Common data science job tasks include cleaning and exploring data, extracting insights from data, and building and optimizing models. Data scientists analyze and reach conclusions based on data. They need to be well versed in statistics and mathematics topics including linear algebra and calculus as well as programming languages such as Python, R, and SQL. They also need to have excellent communication skills as they are often presenting insights, data visualizations, and recommendations to stakeholders.

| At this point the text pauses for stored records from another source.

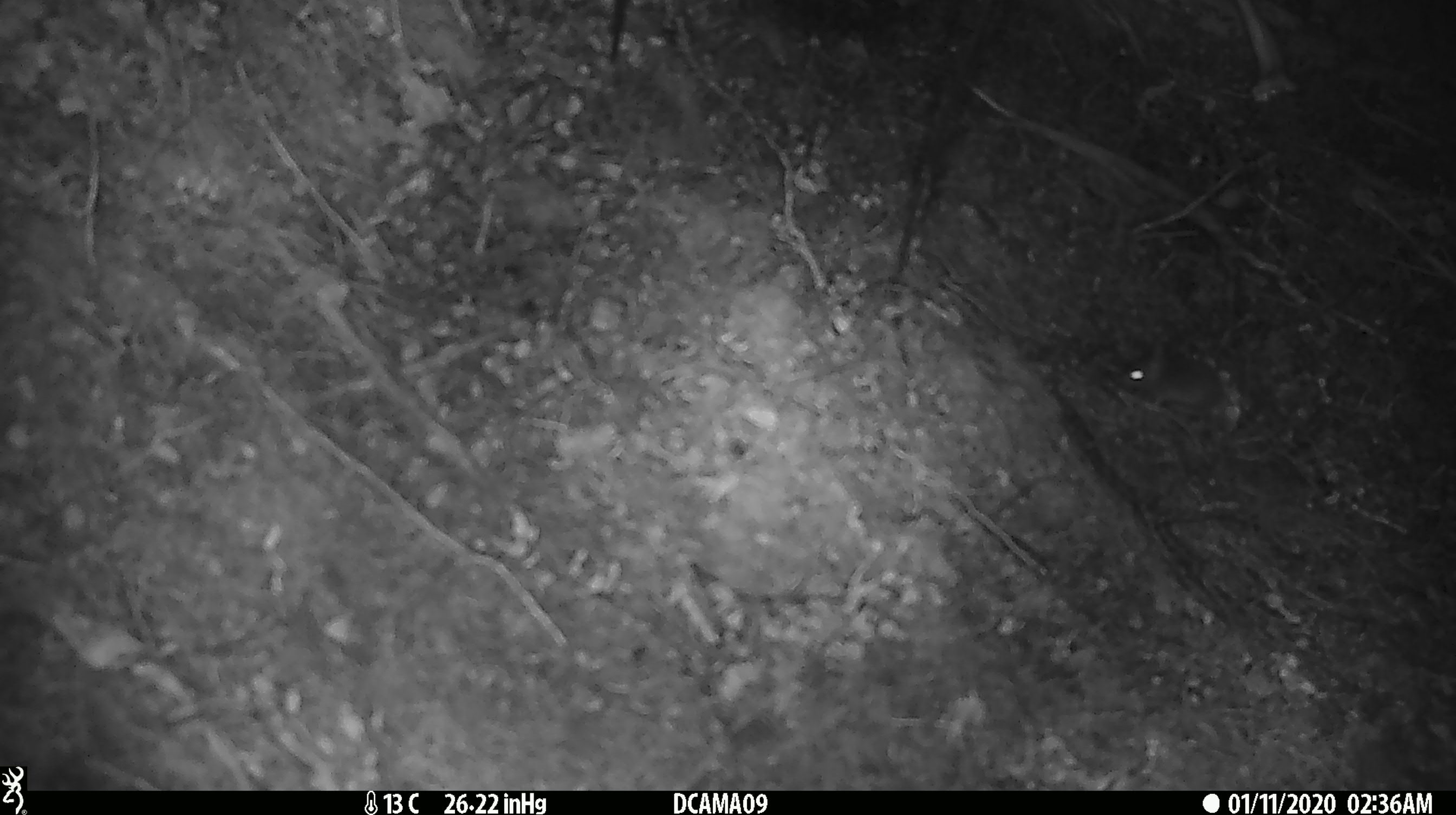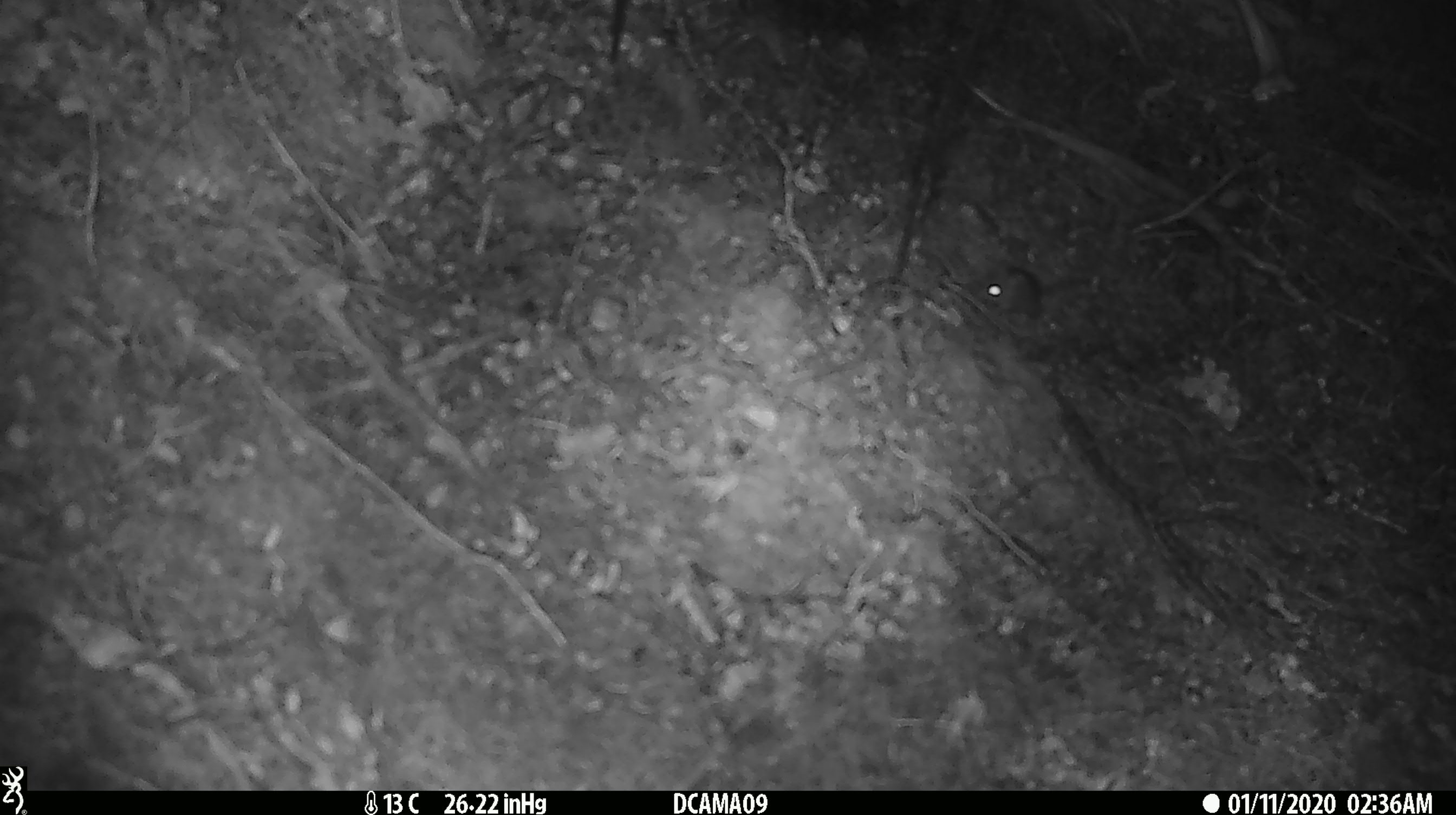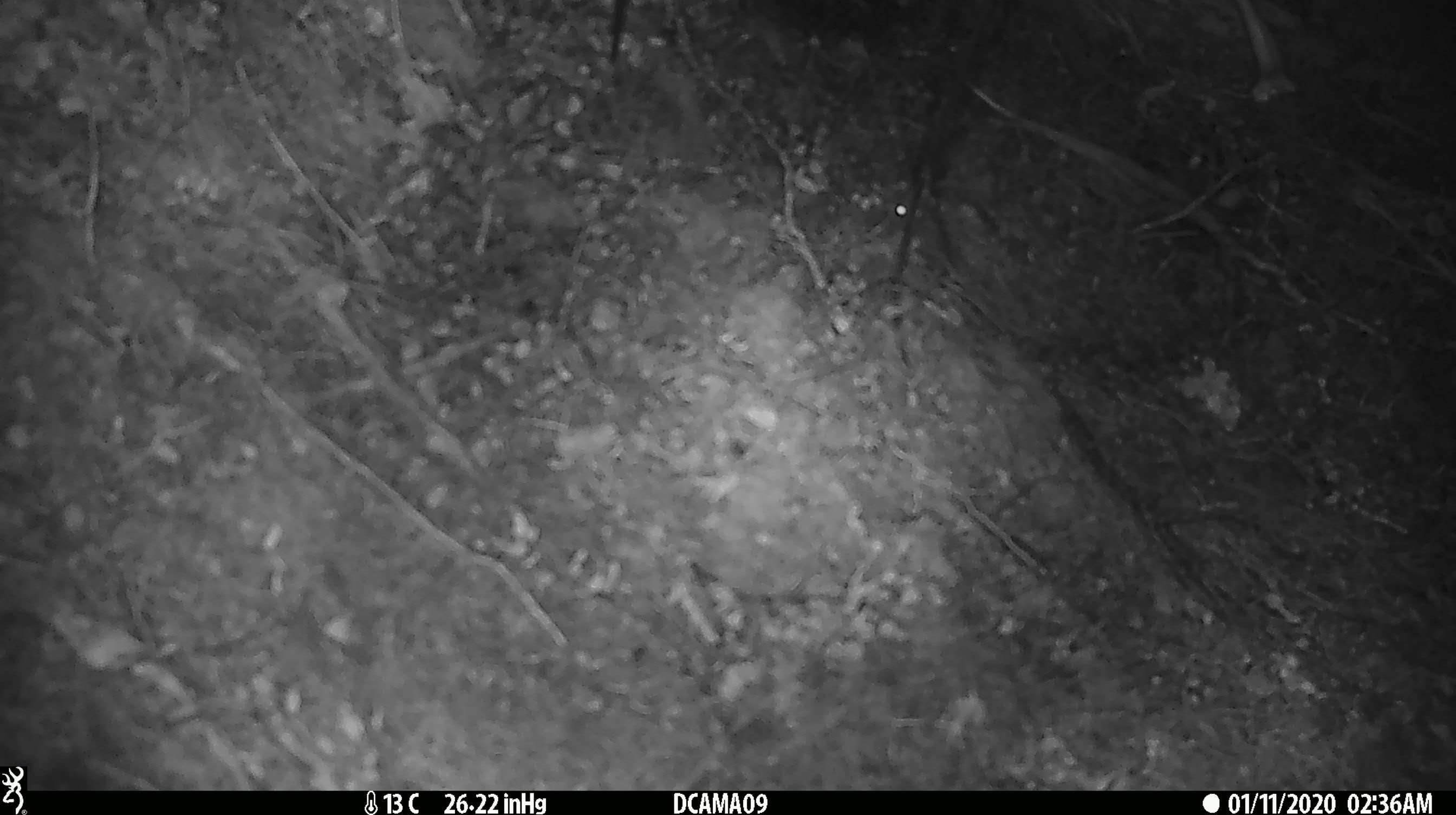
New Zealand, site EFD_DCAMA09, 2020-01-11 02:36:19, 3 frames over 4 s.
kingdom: Animalia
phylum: Chordata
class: Mammalia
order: Rodentia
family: Muridae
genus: Mus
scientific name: Mus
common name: mouse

Since computer science is one component of data science, there is often crossover in these roles and responsibilities. For example, computer science tasks like programming and debugging are used in both computer science jobs and data science jobs. Both of these fields are highly technical and require knowledge of data structures and algorithms. However, the depth of this knowledge required for computer science vs. data science varies. It’s often said that data scientists know more about statistics than a computer scientist but more about computer science than a statistician. This reinforces the interdisciplinary nature of data science.

The Use of Data

Data, or information such as numbers, text, and images, has applications in both computer science and data science. The study and use of data structures is a topic in computer science. Data structures are ways to organize, manage, and store data in ways that it can be used efficiently; a sub-domain of computer science, it allows us to store and access data in our computer’s memory. Data science benefits from data structures to access data, but the main goal of data science is to analyze and make decisions based on the data, often using statistics and machine learning.

The Future of Computer Science and Data Science

Today, all companies and industries can benefit from both of these fields. Computer scientists drive business value by developing software and tools while data scientists drive business value by answering questions and making decisions based on data. As software continues to integrate with our lives and daily routines, computer science skills will continue to be critical and in demand. As we continue to create and store vast amounts of data on a daily basis, data science skills will also continue to be critical and in demand. Both fields are constantly evolving as technology advances and both computer scientists and data scientists need to stay current with the latest tools, methods, and technologies.

The field of data science would not exist without computer science. Today, the two fields complement each other to further applications of artificial intelligence, machine learning, and personalized recommendations. Many of the luxuries that we have today — a favorite streaming service that recommends new movies, the ability to unlock our phones with facial recognition technology, or virtual home assistants that let us play our favorite music just by speaking — are made possible by computer science and made better by data science. As long as bright, motivated individuals continue to learn data science and computer science, these two fields will continue to advance technology and improve the quality of our lives.